Study text
'''
So, David moved fast, testing the product by sampling the skills profiles of the best talent currently on Walmart’s team.
“[We] created standard profiles and assessments for each one, and quickly, and coincidentally with the arrival of the pandemic, we were able to scale our operations,” said Castro.
“At Walmart, scale is the issue. When you have to hire 17,000 people per year, you need to have the right technology to support your team.”
“Using Vervoe, we get to give everyone a fair chance, evaluate them according to their skills, and rank them so that we can be sure that we’re always hiring top-tier candidates.”
With these scores, the team created a barometer to help them define what an ideal associate would look like, teaching Vervoe’s machine-learning AI grading what to look for, balancing automation, ethics, and efficiency.
“The fact that you could go in, grade [assessments] yourself, and teach the AI what really matters most for the company…that’s part of the things that we liked about Vervoe,” said Castro.
Using automation to provide a great candidate experience
Walmart uses a combination of scenario-based question types, including video, open-ended prompts, and multiple-choice.
“While doing this, they are engaged and we are setting the right expectations for them so there’s no surprises,” Castro told us.
“When we have candidates answer questions through video, it gives us the chance to understand how they will react in a specific store scenario, and helps us understand if they can perform the tasks given.”
Using Vervoe to automate the right aspects of the hiring process now means recruiters don’t overinvest time looking at candidates that don’t possess the skills required to succeed in the role.
“So, you apply to Walmart now, and you will get tested, you will get ranked, and we will select the best candidates for the role,” Castro said.
“At the end, for the recruiter, they’re selecting only the top candidates while Vervoe is doing all the hard work. It represents us being able to sustain our promise of guaranteeing opportunities for everyone because you get a shot.”
Building a pipeline based on skills, not background
The Walmart team has also received a lot of support from Vervoe in helping to craft skills assessments that specifically target the company’s needs.
This has allowed them to open up roles to people of all backgrounds and experiences because they can confidently test their abilities to master relevant skills.
“Instead of looking for people that maybe had a lot of degrees and a lot of years of experience, we focused on things that really mattered most for our retail operations. We select those people and use them as the baseline from which the AI learned,” Castro said.
'''
Provided information
'''
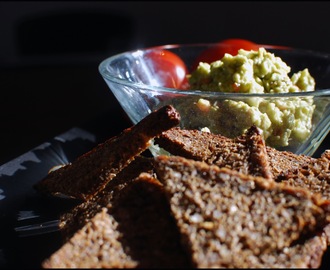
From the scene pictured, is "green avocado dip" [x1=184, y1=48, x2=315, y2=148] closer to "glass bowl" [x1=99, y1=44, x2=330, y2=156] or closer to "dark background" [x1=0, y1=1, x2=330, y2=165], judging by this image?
"glass bowl" [x1=99, y1=44, x2=330, y2=156]

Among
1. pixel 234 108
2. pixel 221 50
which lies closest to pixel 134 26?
pixel 221 50

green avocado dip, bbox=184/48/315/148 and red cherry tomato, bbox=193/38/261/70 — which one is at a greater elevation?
green avocado dip, bbox=184/48/315/148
'''
Work instructions
- 1) In the Walmart hiring text, rewrite the stretch from "Building a pipeline" through "the company’s needs.", substituting "talent pool" for "pipeline".
- 2) Name every question type the Walmart hiring text says Walmart uses.

Outputs in order
- 1)
Building a talent pool based on skills, not background
The Walmart team has also received a lot of support from Vervoe in helping to craft skills assessments that specifically target the company’s needs.

- 2)
- Video
- Open-ended prompts
- Multiple-choice